サイディングの張り替えは、足場を組んで行うことが基本です。平屋ならまだしも2階建ての戸建てなどの場合には、どうしても高所での作業が発生します。

DIYで高所の作業を行うと自分が転落してしまう可能性があり、また道具などが落下して、下にいる人にケガを負わせる可能性も考えられます。前述にもありましたが、DIYでサイディングを張り替えることをおすすめできません。

サイディングの張り替えに関する注意点

サイディングにはいくつかの種類があります。それぞれに特徴があり、耐用年数や価格にも違いがあります。

ここまではサイディングの種類やおすすめの外壁材、サイディングの張り替えにかかる費用などについて解説してきました。ここからは、さらに詳しくサイディング張り替えの注意点について解説します。

大規模な工事なので時間がかかる

外壁の補修は、部分補修をのぞいて大規模な工事になることがほとんどです。部分補修の場合でも足場を組む必要性がある場合には、工事の規模は大きくなります。

全面張り替えやカバー工法となると、足場は必須となるため足場の費用だけでも最低10万円はかかります。

工事の規模が大きくなるということは、工事期間も長くなるといえます。工期が長ければ長いほど費用も加算されていきます。サイディングを張り替える場合には、施工面積と施工方法によって工事にかかる時間が長くなると覚えておきましょう。

アスベストが含まれている場合は費用が高くなる

アスベストとは石綿のことです。過去には断熱目的で建築資材としてアスベストを含む資材が使用されていました。ただ、昭和50年に使用が原則禁止され、のちに製造自体が禁止となっています。

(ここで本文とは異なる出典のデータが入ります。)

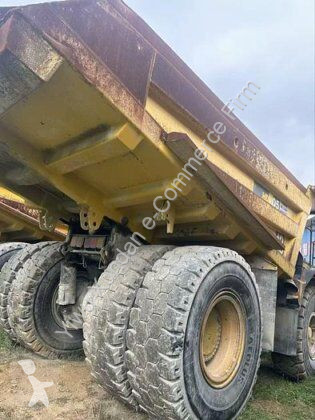 Sklápěčka Komatsu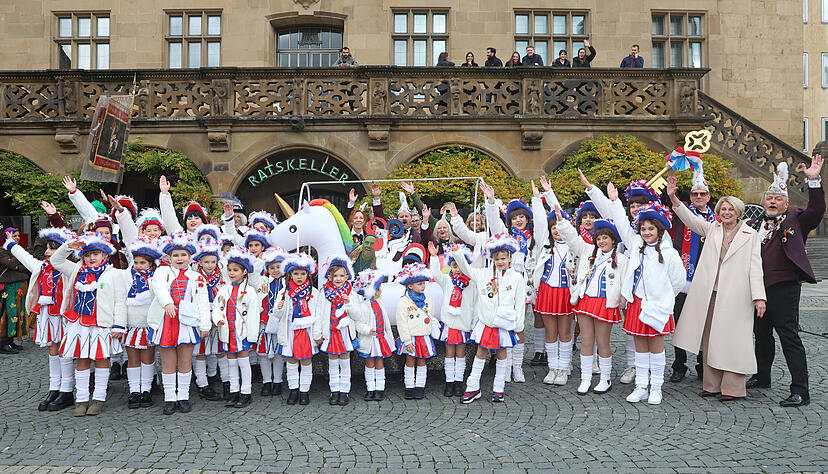 Eine Heerschar kleiner und gro&szlig;er Gardem&auml;dchen, Narren aus elf Vereinen und allen voran Agnes Christner und Uwe Horn (rechts) begr&uuml;&szlig;en den Fasching.
Foto: Ralf Seidel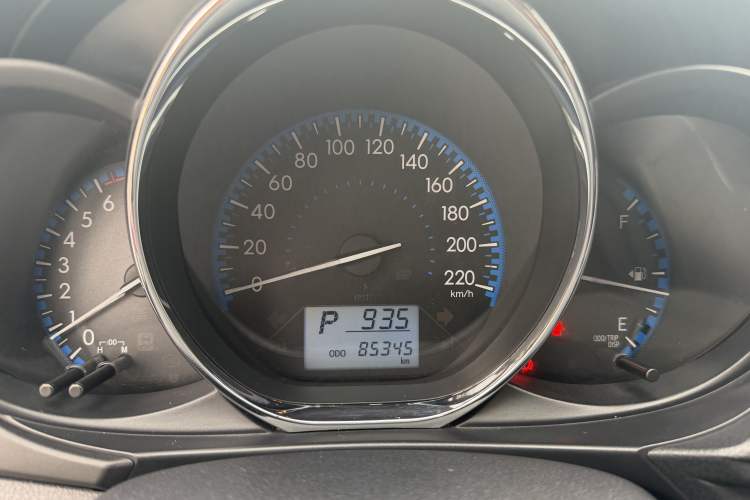 Used Toyota Vios 2017 1.5L CVT Innovation Edition Interior 3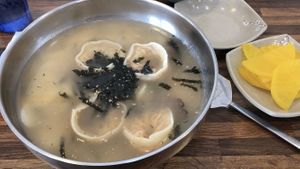 떡만둣구ㄱ at Daom Noodle 다옴국수 in Seoul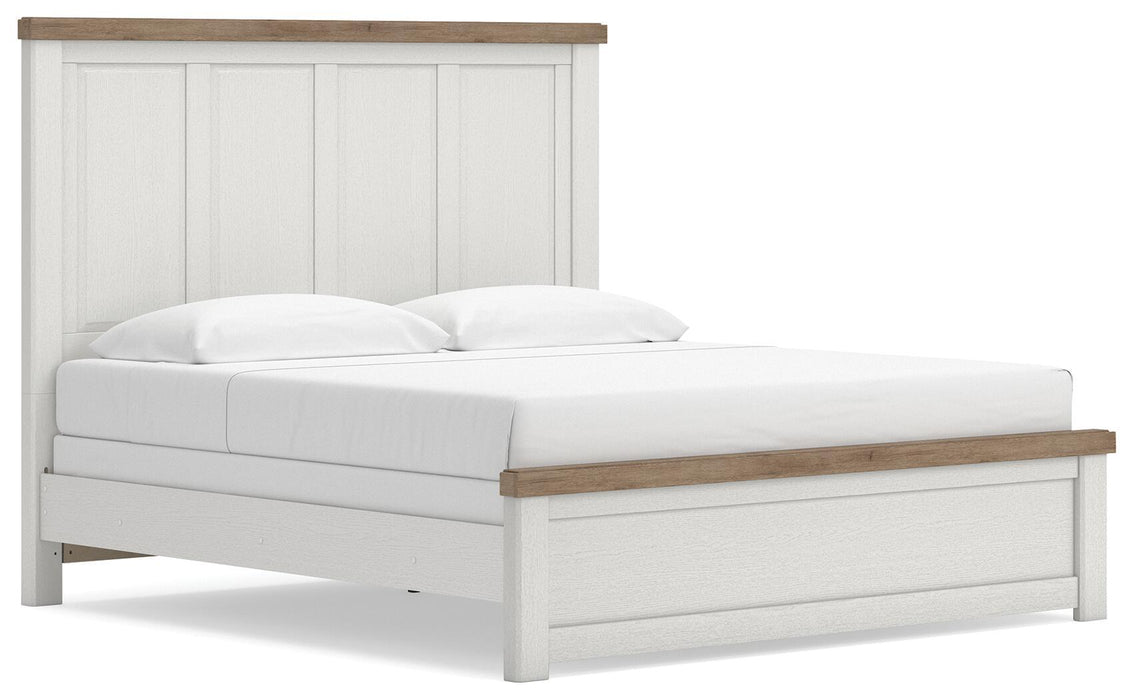 Savonport - Panel Bed Benchcraft®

禁止の理由としては、細い繊維が空中を舞い、人体を傷つける可能性が高いことがわかったからです。アスベストの繊維を吸い込むと、肺がんや悪性中皮腫、石綿肺などの病気を発症する可能性があります。

過去に、アスベストを長期間に渡って吸い込んでいたことが原因で何十年もたってから病気を発症するケースもあります。そのため、現状の外壁が古くてサイディングにアスベストが含まれていた場合、外壁を全て取り除いて新しいものに取り替える必要があるため工事費用が高額になる可能性があります。

アスベストの診断はプロにしかできませんので、不安な場合は業者に確認してもらいましょう。

張り替えの知識がある会社を選ぶ

外壁の張り替えを行う場合は、依頼する業者を厳選することが重要です。依頼する業者によって費用が異なるため必ず見積もりを取るようにしましょう。見積もりを取ることで費用を抑えることができる可能性も高まります。

見積もりは1社に限らず複数社の相見積もりを取ることで費用を比較しましょう。付き合いが長い業者があったとしても、見積もりの内容が曖昧である場合にも、油断せずに相見積もりで確認を取ることをおすすめします。

併せて、張り替えに関する正しい知識を持っている職人がいるかどうかも確認することが重要なポイントです。知識や技術力のない職人でも、ある程度の施工をすることは可能です。素人目で見ただけでは施工が正しいのか間違っているのかは判断が難しい場合もあります。

そのため、知識や技術力がないにも関わらず施工を請け負う業者もあります。このような場合は、サイディングの耐用年数が通常より短くなったり、劣化スピードが早くなったりと後になってトラブルが発生するケースが多く、その時点ではどうすることもできないことが多くあります。

そのため、張り替えを行う場合には、焦らずに慎重に業者を選ぶことをおすすめします。

耐用年数が過ぎたらサイディングの張り替えを検討しよう

サイディングの耐用年数は、一般的に30〜40年とされています。住宅環境やメンテナンスの回数によって長くなったり短くなったりすることもありますが、おおよその目安としてはこの期間と考えておきましょう。

耐用年数が30〜40年だからといって、何十年も何もせずにいると、いざ補修を行うという段階になって高額な費用が必要となる可能性が高くなります。

サイディングの種類によって耐久性が異なるため、必要に応じて定期的にメンテナンスを行うことをおすすめします。ただし、耐用年数に到達した時点でサイディングの張り替えを検討することも必要です。

外壁の劣化は見た目だけでなく、内部構造にもおよぶことがあります。見えない箇所の劣化は業者に依頼しなければ判別することはできません。

内部が劣化をはじめてしまうと、既存のサイディングをすべてはがして、新しいサイディングを張るための工事が必要です。定期的なメンテナンスを行いながら、耐用年数がすぎたら、サイディングの張り替えを行うための準備を進めておきましょう。